On Feb 23, 2015, at 13:34 , Dean Pemberton dean@internetnz.net.nz wrote:
Firstly I agree with Randy here. If you're not multi-homed then your routing policy can not be 'unique' from your single upstream. You may wish it was, but you have no way to enforce this.
This is not true.
You can be single homed to a single upstream, but, have other peering relationships with other non-upstream ASNs which are also not down-stream. These relationships may not be sufficiently visible to convince APNIC that one is multihomed, even though technically it is a multihomed situation.
For example, two or more ASNs that exchange peering on a private basis, but do not provide transit for each other.
There are other possible situations as well, this is just the simplest example.
There are players within the community who will significantly benefit from a policy framework with a reduced multi-homing and demonstrated needs requirement, but those entities are not necessarily the end LIRs.
More likely, they are end-user organizations rather than LIRs, but so what? Is there a reason not to serve end-user organizations or make their lives easier?
What these two proposals seek to do is remove all barriers to obtaining IPv4 addresses and ASNs.
While I oppose that (and thus completely oppose the other proposal), as stated above, I think there are legitimate reasons to allow ASN issuance in some cases for organizations that may not meet the multi-homing requirement from an APNIC perspective.

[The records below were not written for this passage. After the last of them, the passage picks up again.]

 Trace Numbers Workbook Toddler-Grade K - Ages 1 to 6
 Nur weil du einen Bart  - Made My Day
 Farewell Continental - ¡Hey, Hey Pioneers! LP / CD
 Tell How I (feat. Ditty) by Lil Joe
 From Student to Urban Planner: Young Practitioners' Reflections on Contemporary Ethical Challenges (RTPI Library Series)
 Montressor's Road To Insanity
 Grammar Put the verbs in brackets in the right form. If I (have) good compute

One of the major problems here is that the authors seek to do this one 'cut' at a time. Almost in an attempt to avoid waking the tiger which is ARIN's requirement for needs based allocation, or having the APNIC community discussion around 'needs based' allocation for IPv4 resources.
I don’t agree here. I think it is more a case that smaller and simpler policy proposals that seek to change a single aspect of policy are more likely to succeed or fail on their merits, where large complex omnibus proposals have a substantial history of failing on community misunderstanding or general avoidance of complexity.
I would like to see us stop the subterfuge here.
I think that is an unfair accusation, even though I am not a supporter of the proposals as written.
I would support the ASN proposal if it were modified as I previously stated, to require either multihoming or a unique routing policy.
I will strongly report the removal of all conditions for the issuance of resources in any case. I would argue that if you’re going to make that claim and insist on discussing this under the terms of your proposed policy, that it is arguably equally dishonest not to include IPv6 in the list as well.